§ EXERCISE REQUIREMENTS
Reproduce every record below word for word, leaving out the pictures.

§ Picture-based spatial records
*****
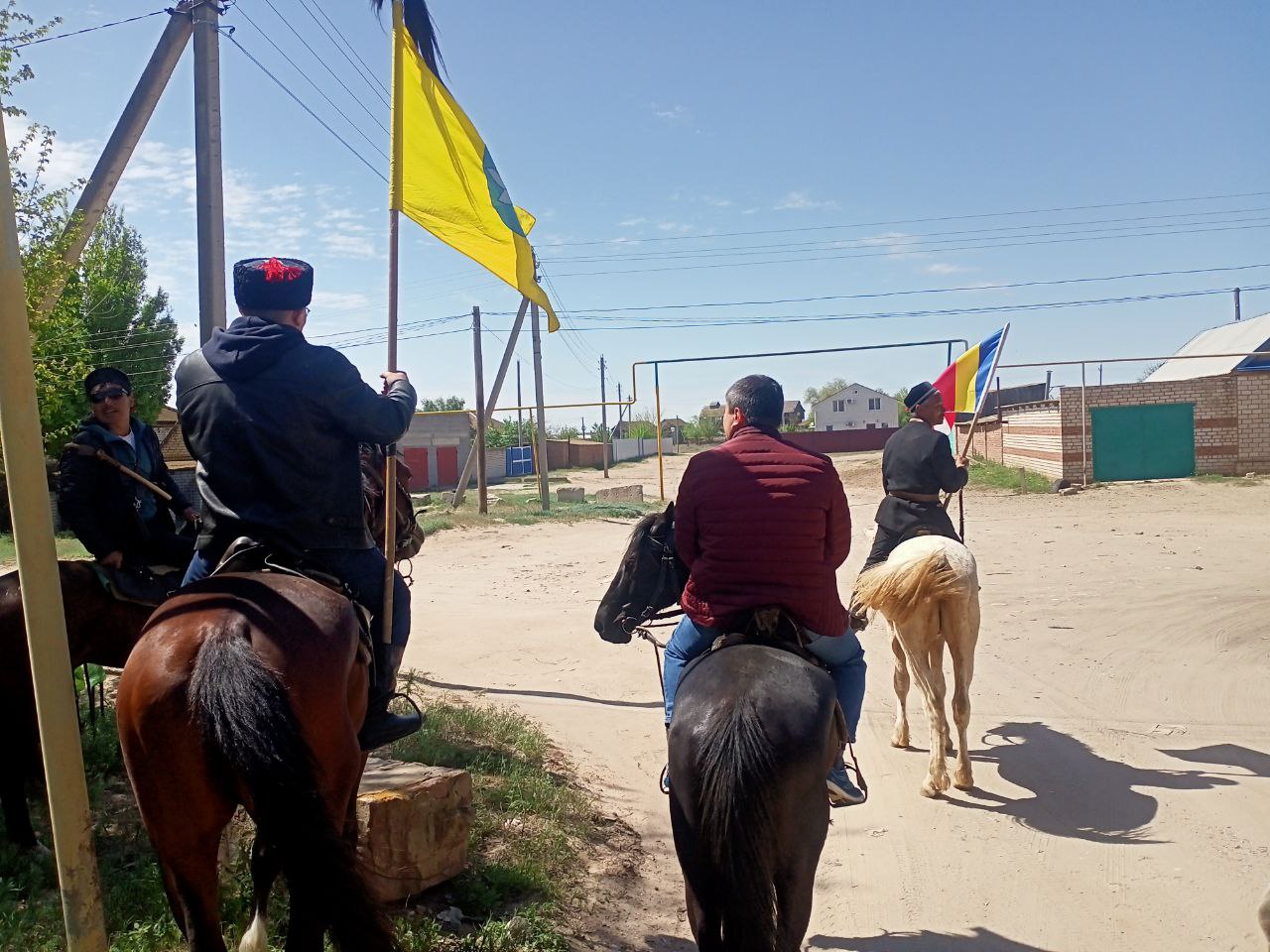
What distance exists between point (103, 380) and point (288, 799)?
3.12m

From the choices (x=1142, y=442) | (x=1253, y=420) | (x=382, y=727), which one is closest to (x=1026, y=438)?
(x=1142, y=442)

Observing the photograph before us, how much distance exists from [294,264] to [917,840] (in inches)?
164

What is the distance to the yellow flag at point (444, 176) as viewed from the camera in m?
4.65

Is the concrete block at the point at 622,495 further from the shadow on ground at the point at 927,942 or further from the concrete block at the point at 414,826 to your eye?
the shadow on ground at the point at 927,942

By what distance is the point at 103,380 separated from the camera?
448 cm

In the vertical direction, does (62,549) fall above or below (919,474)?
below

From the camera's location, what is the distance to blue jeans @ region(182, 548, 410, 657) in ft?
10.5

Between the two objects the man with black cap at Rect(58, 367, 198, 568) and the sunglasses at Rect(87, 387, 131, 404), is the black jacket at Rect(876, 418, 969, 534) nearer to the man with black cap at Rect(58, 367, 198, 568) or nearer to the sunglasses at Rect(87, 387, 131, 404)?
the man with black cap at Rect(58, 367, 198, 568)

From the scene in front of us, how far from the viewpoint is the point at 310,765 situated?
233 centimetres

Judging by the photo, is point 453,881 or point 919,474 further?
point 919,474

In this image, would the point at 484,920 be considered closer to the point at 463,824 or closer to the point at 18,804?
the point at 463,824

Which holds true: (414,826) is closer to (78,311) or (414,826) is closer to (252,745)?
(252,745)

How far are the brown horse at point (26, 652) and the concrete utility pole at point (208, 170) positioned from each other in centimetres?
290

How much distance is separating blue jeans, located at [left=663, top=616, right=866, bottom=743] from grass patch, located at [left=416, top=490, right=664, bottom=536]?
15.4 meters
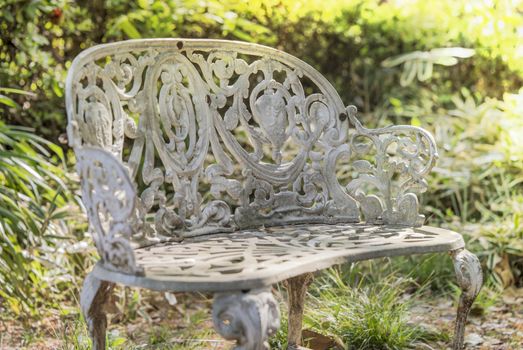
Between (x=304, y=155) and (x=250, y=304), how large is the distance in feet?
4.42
*****
§ EXPECTED ANSWER
What distance exists between point (103, 380) and point (288, 799)?
3.12m

From the choices (x=1142, y=442) | (x=1253, y=420) | (x=382, y=727), which one is closest to (x=1026, y=438)?
(x=1142, y=442)

Observing the photograph before us, how much distance exists from [294,264] to [917,840] (in inches)?
164

What is the distance to the yellow flag at point (444, 176) as viewed from the camera in m?
4.65

Is the concrete block at the point at 622,495 further from the shadow on ground at the point at 927,942 or further from the concrete block at the point at 414,826 to your eye?
the shadow on ground at the point at 927,942

By what distance is the point at 103,380 separated from the camera?
448 cm

In the vertical direction, does (62,549) fall above or below (919,474)?
below

From the camera's location, what is the distance to blue jeans @ region(182, 548, 410, 657) in ft?
10.5

Between the two objects the man with black cap at Rect(58, 367, 198, 568) and the sunglasses at Rect(87, 387, 131, 404), is the black jacket at Rect(876, 418, 969, 534) nearer to the man with black cap at Rect(58, 367, 198, 568) or nearer to the sunglasses at Rect(87, 387, 131, 404)?
the man with black cap at Rect(58, 367, 198, 568)

From the scene in front of us, how far from the viewpoint is the point at 310,765 situated?
233 centimetres

Judging by the photo, is point 453,881 or point 919,474 further?
point 919,474

In this image, would the point at 484,920 be considered closer to the point at 463,824 or closer to the point at 18,804?
the point at 463,824

Which holds true: (414,826) is closer to (78,311) or (414,826) is closer to (252,745)?
(252,745)

How far are the brown horse at point (26, 652) and the concrete utility pole at point (208, 170) positioned from each other in centimetres?
290

How much distance is separating blue jeans, located at [left=663, top=616, right=866, bottom=743] from grass patch, located at [left=416, top=490, right=664, bottom=536]?
15.4 meters
Between (x=304, y=155) and (x=250, y=304), how large is the distance in feet?
4.42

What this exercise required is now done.